-- Start of RECORD SET --
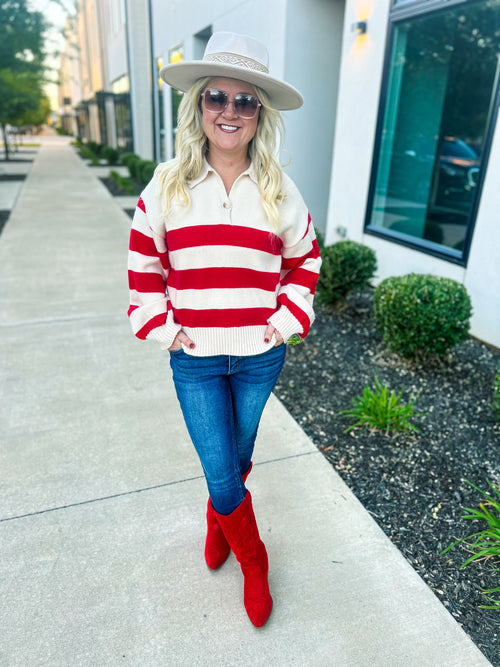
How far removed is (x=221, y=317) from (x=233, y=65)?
33.2 inches

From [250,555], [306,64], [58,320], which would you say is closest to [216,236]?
[250,555]

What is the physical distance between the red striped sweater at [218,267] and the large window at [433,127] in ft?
12.4

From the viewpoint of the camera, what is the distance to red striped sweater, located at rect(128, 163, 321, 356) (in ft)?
5.77

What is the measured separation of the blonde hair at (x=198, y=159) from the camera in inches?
68.1

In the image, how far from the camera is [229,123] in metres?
1.74

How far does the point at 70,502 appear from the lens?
2.63 meters

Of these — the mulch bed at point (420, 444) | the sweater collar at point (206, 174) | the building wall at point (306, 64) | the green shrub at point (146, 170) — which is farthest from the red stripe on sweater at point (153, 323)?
the green shrub at point (146, 170)

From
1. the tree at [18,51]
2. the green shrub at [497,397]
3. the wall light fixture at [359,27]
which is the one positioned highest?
the tree at [18,51]

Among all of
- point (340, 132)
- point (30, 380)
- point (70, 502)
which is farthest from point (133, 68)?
point (70, 502)

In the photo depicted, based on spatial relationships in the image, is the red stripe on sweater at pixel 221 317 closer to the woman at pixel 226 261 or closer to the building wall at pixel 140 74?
the woman at pixel 226 261

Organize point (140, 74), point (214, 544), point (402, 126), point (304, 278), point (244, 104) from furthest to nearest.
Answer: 1. point (140, 74)
2. point (402, 126)
3. point (214, 544)
4. point (304, 278)
5. point (244, 104)

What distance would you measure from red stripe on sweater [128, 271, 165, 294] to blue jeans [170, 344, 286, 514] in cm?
26

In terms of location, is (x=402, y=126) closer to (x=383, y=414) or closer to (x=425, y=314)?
(x=425, y=314)

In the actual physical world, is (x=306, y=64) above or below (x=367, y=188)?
above
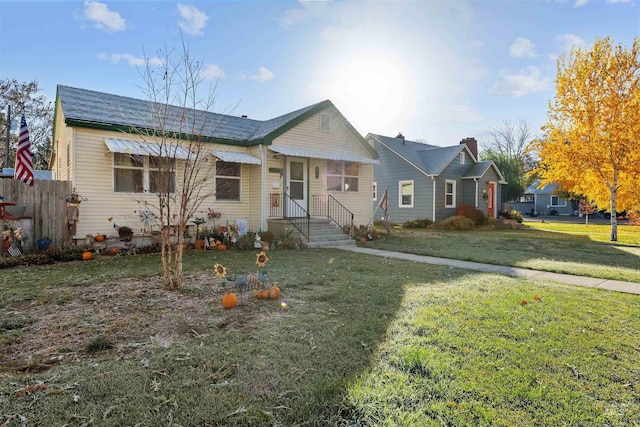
-- End of RECORD SET --
▸ WHAT THE EXERCISE ASKS
Change "red striped sweater" to "striped sweater" throughout the records above, then write out all of them again with nothing else altered. Omit the pictures.

▸ FINAL RESULT
How far removed is (x=221, y=317) from (x=233, y=65)?
33.2 inches

From [250,555], [306,64], [58,320], which would you say is closest to [216,236]?
[250,555]

What is the physical distance between the striped sweater at [218,267] and the large window at [433,127] in ft?
12.4

From the viewpoint of the camera, what is the distance to striped sweater, located at rect(128, 163, 321, 356) (in ft)?
5.77

What is the measured separation of the blonde hair at (x=198, y=159) from the camera in inches?
68.1

In the image, how far from the camera is [229,123] in metres?
1.74

How far does the point at 70,502 appear from the lens?
2.63 meters

Of these — the mulch bed at point (420, 444) | the sweater collar at point (206, 174) | the building wall at point (306, 64) | the green shrub at point (146, 170) — which is farthest from the red stripe on sweater at point (153, 323)?
the green shrub at point (146, 170)

From
1. the tree at [18,51]
2. the green shrub at [497,397]
3. the wall light fixture at [359,27]
which is the one positioned highest?
the tree at [18,51]

Among all of
- point (340, 132)
- point (30, 380)
- point (70, 502)
which is farthest from point (133, 68)?
point (70, 502)

In the photo depicted, based on spatial relationships in the image, is the red stripe on sweater at pixel 221 317 closer to the woman at pixel 226 261 or closer to the building wall at pixel 140 74?
the woman at pixel 226 261

Organize point (140, 74), point (214, 544), point (402, 126), point (304, 278), point (244, 104) from furthest to nearest.
Answer: 1. point (140, 74)
2. point (402, 126)
3. point (214, 544)
4. point (304, 278)
5. point (244, 104)

What distance would you measure from red stripe on sweater [128, 271, 165, 294] to blue jeans [170, 344, 286, 514] in cm?
26

In terms of location, is (x=402, y=126) closer to (x=383, y=414) or closer to (x=425, y=314)?
(x=425, y=314)

In the actual physical world, is (x=306, y=64) above or below (x=367, y=188)?
above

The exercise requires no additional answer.